The concentrator ring is more of a cone or dome shape really which I think contributes to this stoves nice performance, and I prefer the high riser version for giving the flame more space and the ability to refuel without removing the pot: 

Time 1' 31" 


Kettle on for realistic conditions and then removed for least possible time for subsequent photos of the flame. Flames already licking round the sides of the kettle: 

Time 2' 10" 



By 2.5 mins it was burning at pretty much the strength it sustained until it reached the wet wood layer at the bottom with only a slight lull at around 4 mins as it transitioned from the starter fire to the large chunks below. This is not something all that typical, and probably an artifact of the large chunks, so won't burden the list with that part of the sequence. 

Time 2' 31" 


Towards the end of the dry wood stage, and typical up to then: 

Time 13' 04" 

Time 14' 27" 

Within the next minute the flame starts to get smaller as it hits the wet wood, starting a whole new phase of useful burn that goes on for another 10 minutes, whereas without that layer, pyrolysis would have finished within a further 2 at most with a big flare up, and the char pretty much exhausted by the further 10. 

Time 15' 32" 

If you look carefully at the tiny spiky flame to the middle right in the next picture, this is an example of what I meant by a flame appearing to emanate from the bottom of the stove, which I'm sure is the case, from the wet wood. I'll try and have the camera handy to catch future such moments, as I have seen better. 

Time 16' 14" 


By now it looks as if pyrolysis has all but finished, but the camera wasn't picking up the quite substantial but clear flame... 

Time 18' 11" 

....as can be seen when I shaded the stove from the light: 

Time 18' 44" 

and over two minutes later with the kettle over a still very useful flame.... 

Time 20' 58" 

now vigorously boiling the kettle after about 18 minutes, which contained 50 fl oz or 2 3/4 imperial pints, thats about 1.5 litres of cold mains tap water. 
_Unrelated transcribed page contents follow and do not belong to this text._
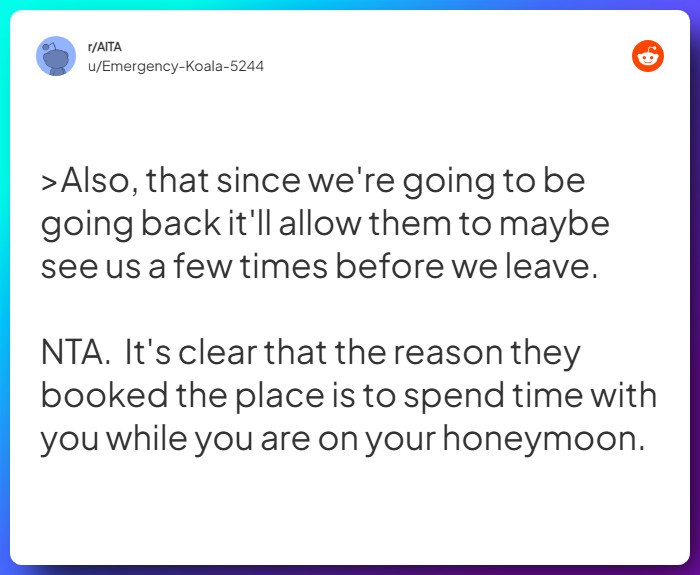 r/AITA
u/Emergency-Koala-5244

>Also, that since we're going to be going back it'll allow them to maybe see us a few times before we leave.

NTA. It's clear that the reason they booked the place is to spend time with you while you are on your honeymoon.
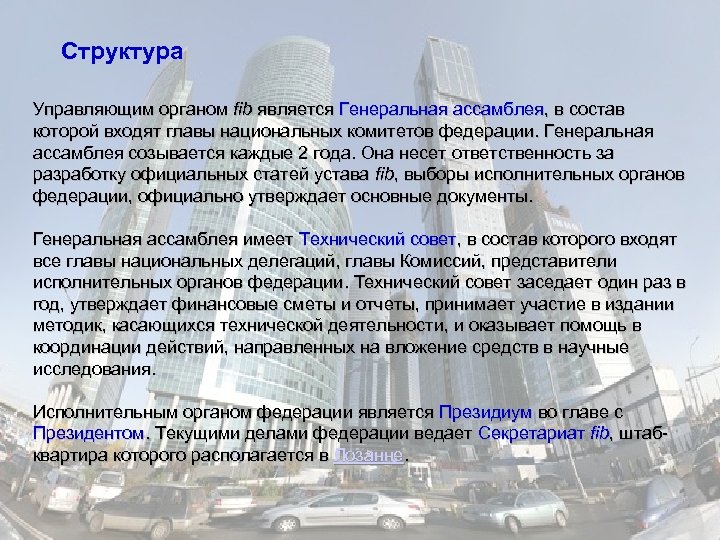 Структура

Управляющим органом fib является Генеральная ассамблея, в состав которой входят главы национальных комитетов федерации. Генеральная ассамблея созывается каждые 2 года. Она несет ответственность за разработку официальных статей устава fib, выборы исполнительных органов федерации, официально утверждает основные документы.

Генеральная ассамблея имеет Технический совет, в состав которого входят все главы национальных делегаций, главы Комиссий, представители исполнительных органов федерации. Технический совет заседает один раз в год, утверждает финансовые сметы и отчеты, принимает участие в издании методик, касающихся технической деятельности, и оказывает помощь в координации действий, направленных на вложение средств в научные исследования.

Исполнительным органом федерации является Президиум во главе с Президентом. Текущими делами федерации ведает Секретариат fib, штаб-квартира которого располагается в Лозанне.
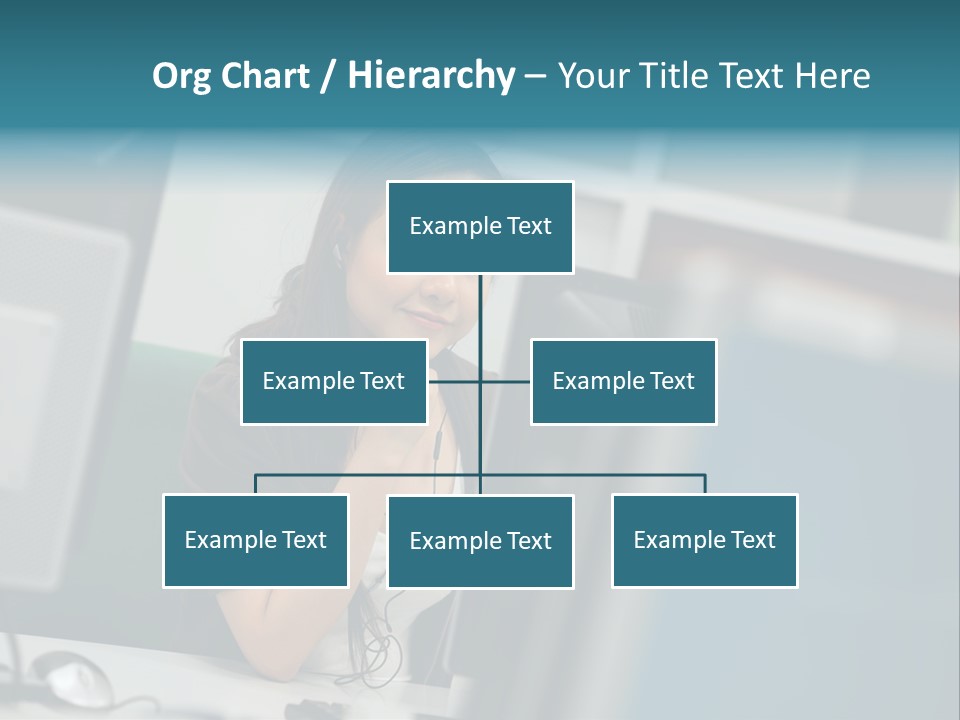 Org Chart / Hierarchy – Your Title Text Here

Example Text

Example Text

Example Text

Example Text

Example Text

Example Text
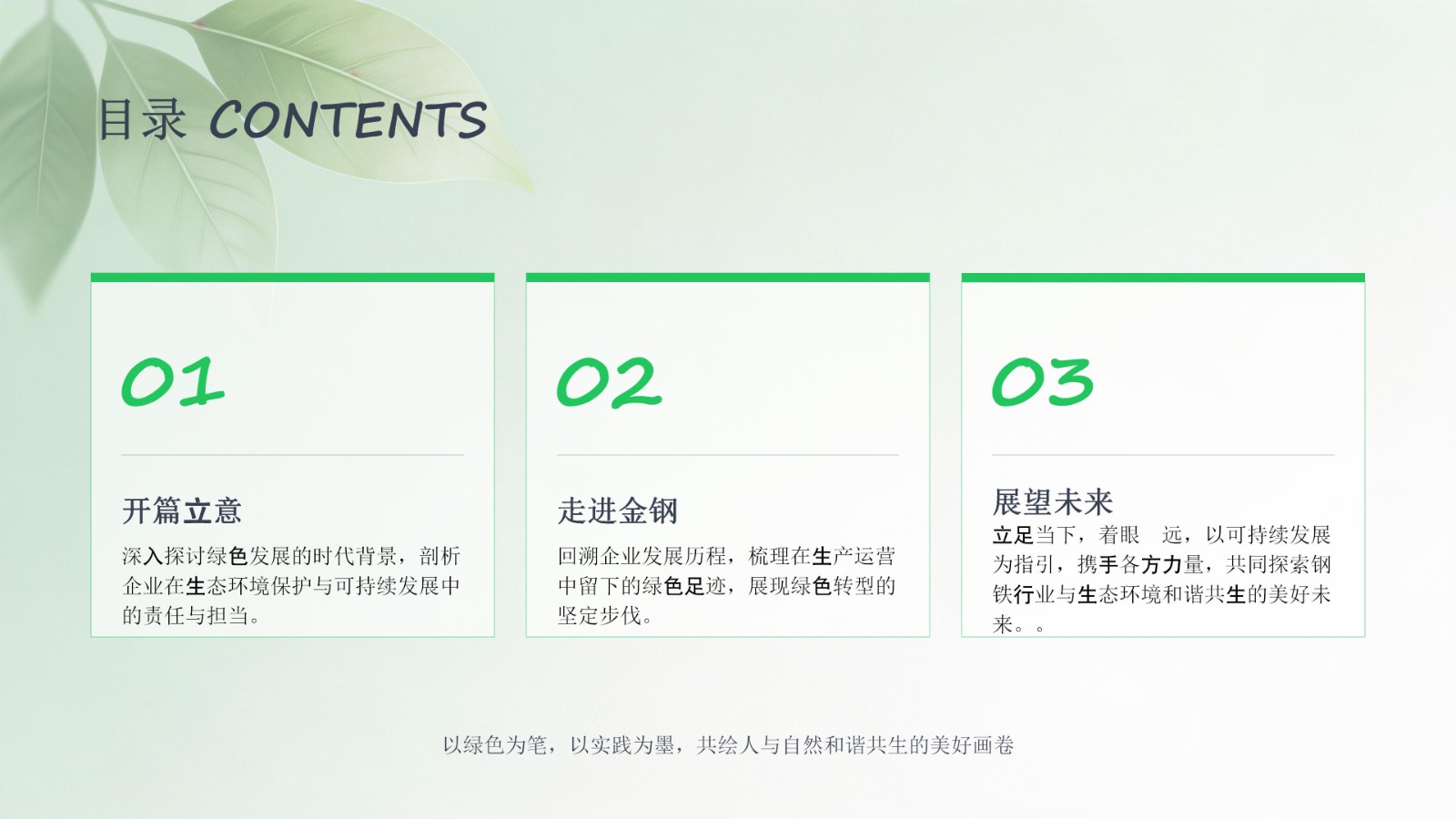 目录 CONTENTS

01

开篇立意

深入探讨绿色发展的时代背景，剖析企业在生态环境保护与可持续发展中的责任与担当。

02

走进金钢

回溯企业发展历程，梳理在生产运营中留下的绿色足迹，展现绿色转型的坚定步伐。

03

展望未来

立足当下，着眼 远，以可持续发展为指引，携手各方力量，共同探索钢铁行业与生态环境和谐共生的美好未来。。

以绿色为笔，以实践为墨，共绘人与自然和谐共生的美好画卷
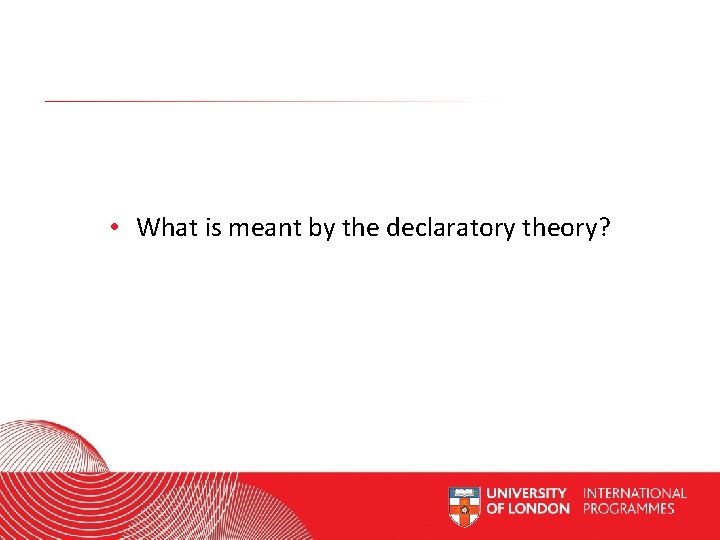 • What is meant by the declaratory theory?

UNIVERSITY OF LONDON INTERNATIONAL PROGRAMMES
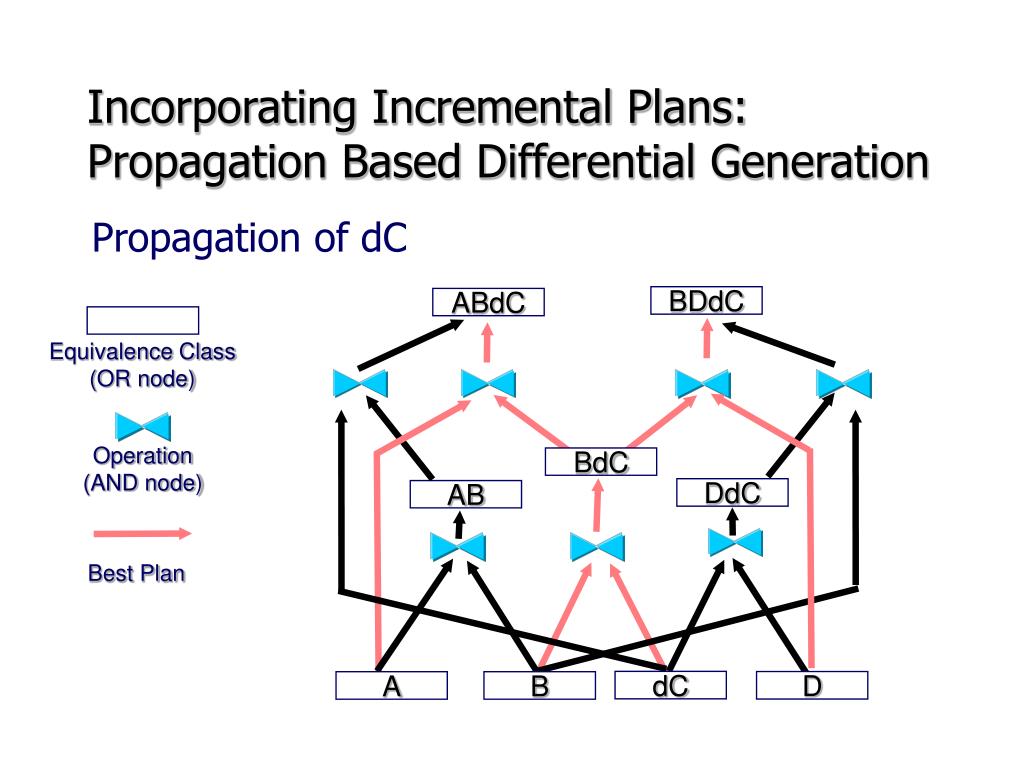 Incorporating Incremental Plans: Propagation Based Differential Generation

Propagation of dC

Equivalence Class (OR node)

Operation (AND node)

Best Plan

ABdC

BDdC

BdC

AB

DdC

A

B

dC

D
Not the fastest boil, which was 10 minutes from lighting with just dried wood, and I realise that the larger chunks of a denser wood did not make for the towering inferno possible where the flames leap to twice the kettle handle height, which is a bit silly. 

Time 21' 09" 

Still going over another 3 minutes after the kettle boiled: 

Time 24' 15" 


Last of pyrolysis, 9 minutes 39 seconds after the dry wood met the wet, making roughly a third of the total burn time from much less than a third of the volume of wood. 77grams wet (hazel), 600 grams dry (oak). 

Time 25' 09" 

Leaving.... 
Time 26' 41" 

34 grams of char and ash. 

I have many more intermediate photos if anyone wants to zone in on a time frame. This is the shortened version! 
As can be imagined, when I intersperse pieces of wet wood progressively through the loading, the flame height is further controlled and burn time usefully extended without reloading, but I wanted to emphasise the transition for this demonstration. No additional fuel was added nor any tending in the above sequence.